- **EXERCISE INSTRUCTIONS**
Below this line are records; write out exactly the lines from the one containing "Q'NIANMA Women's Pajama Sets-0" through the one containing "Batman: Arkham City", with the pictures left out.

- **DATA TO EXAMINE**
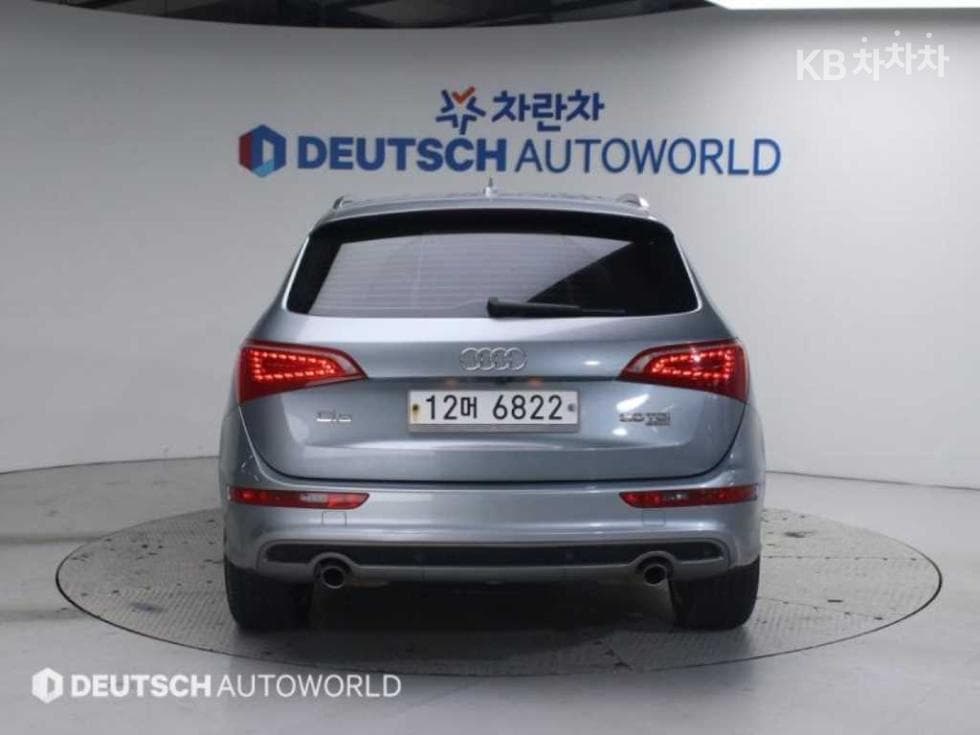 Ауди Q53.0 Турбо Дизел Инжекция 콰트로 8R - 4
==
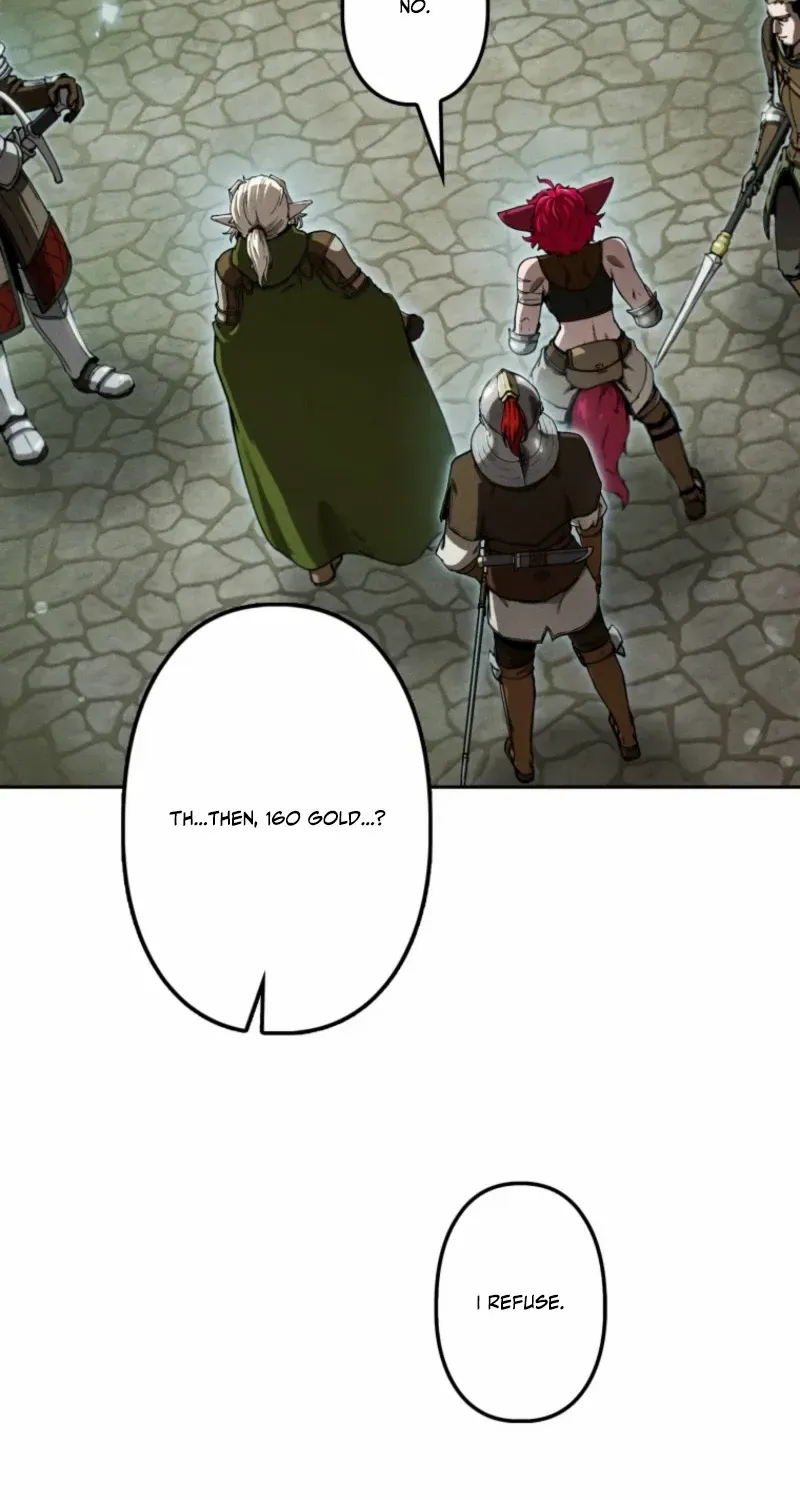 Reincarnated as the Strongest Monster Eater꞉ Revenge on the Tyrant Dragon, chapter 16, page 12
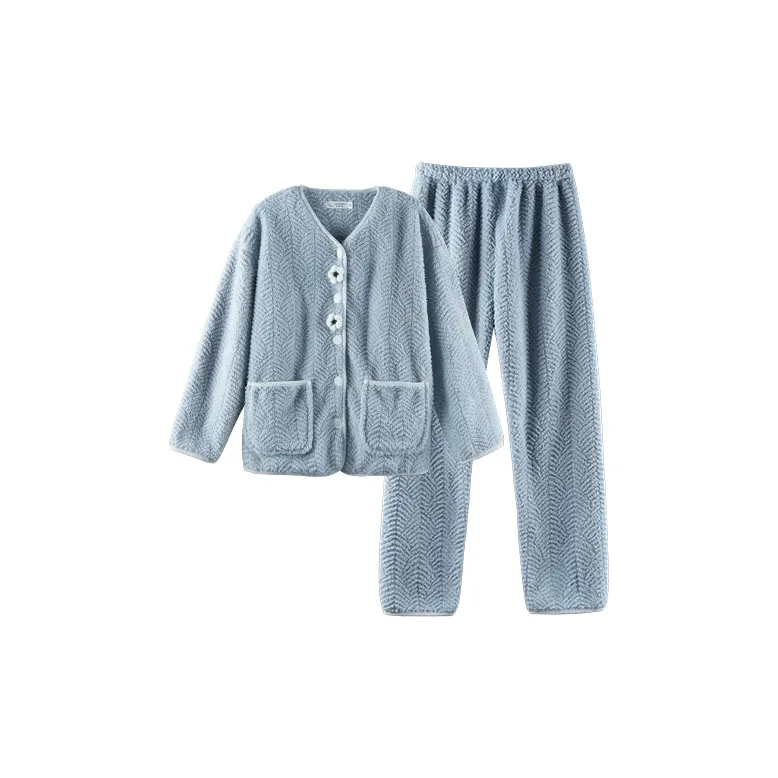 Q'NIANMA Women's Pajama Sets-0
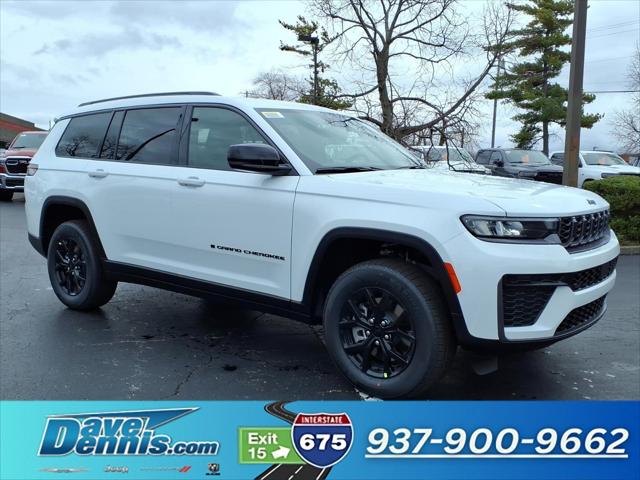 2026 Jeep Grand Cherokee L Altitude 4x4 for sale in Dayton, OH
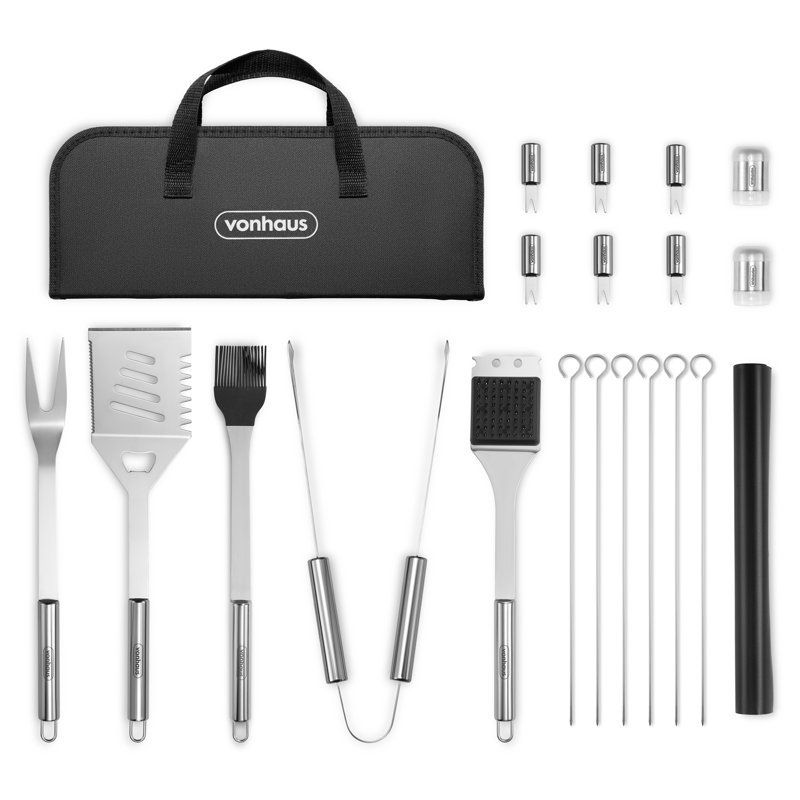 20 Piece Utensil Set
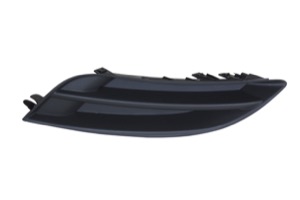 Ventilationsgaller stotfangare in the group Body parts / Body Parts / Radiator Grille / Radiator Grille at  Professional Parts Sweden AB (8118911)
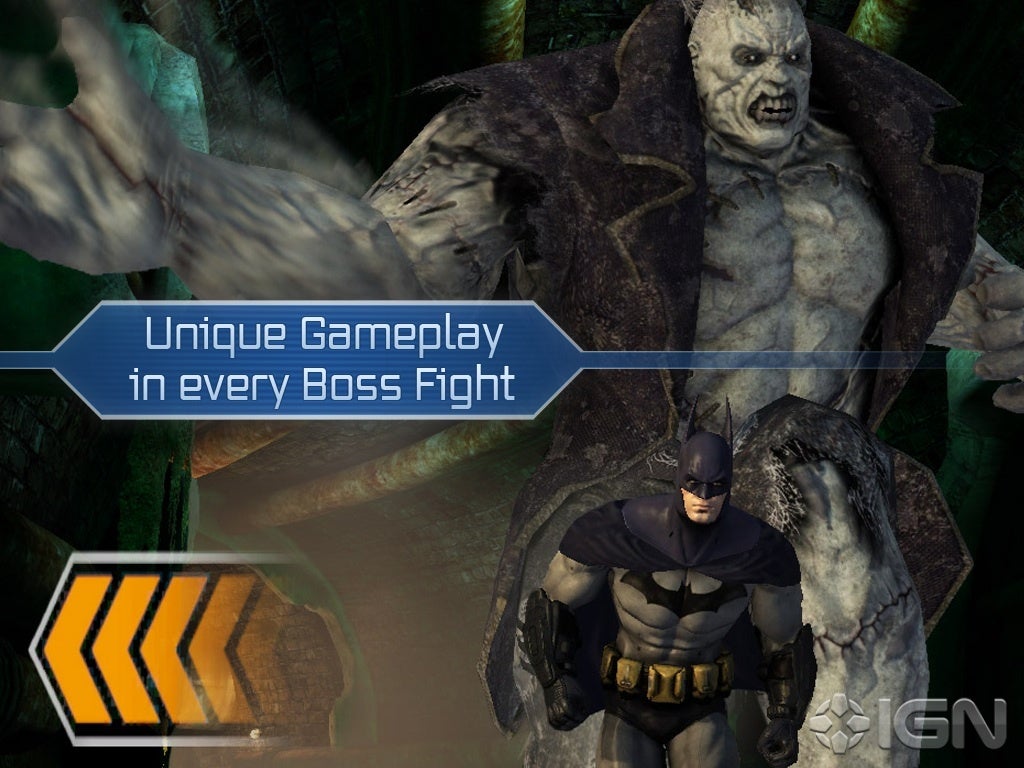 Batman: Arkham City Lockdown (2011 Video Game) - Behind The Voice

- **RESULT BELOW**
 Q'NIANMA Women's Pajama Sets-0
 2026 Jeep Grand Cherokee L Altitude 4x4 for sale in Dayton, OH
 20 Piece Utensil Set
 Ventilationsgaller stotfangare in the group Body parts / Body Parts / Radiator Grille / Radiator Grille at  Professional Parts Sweden AB (8118911)
 Batman: Arkham City Lockdown (2011 Video Game) - Behind The Voice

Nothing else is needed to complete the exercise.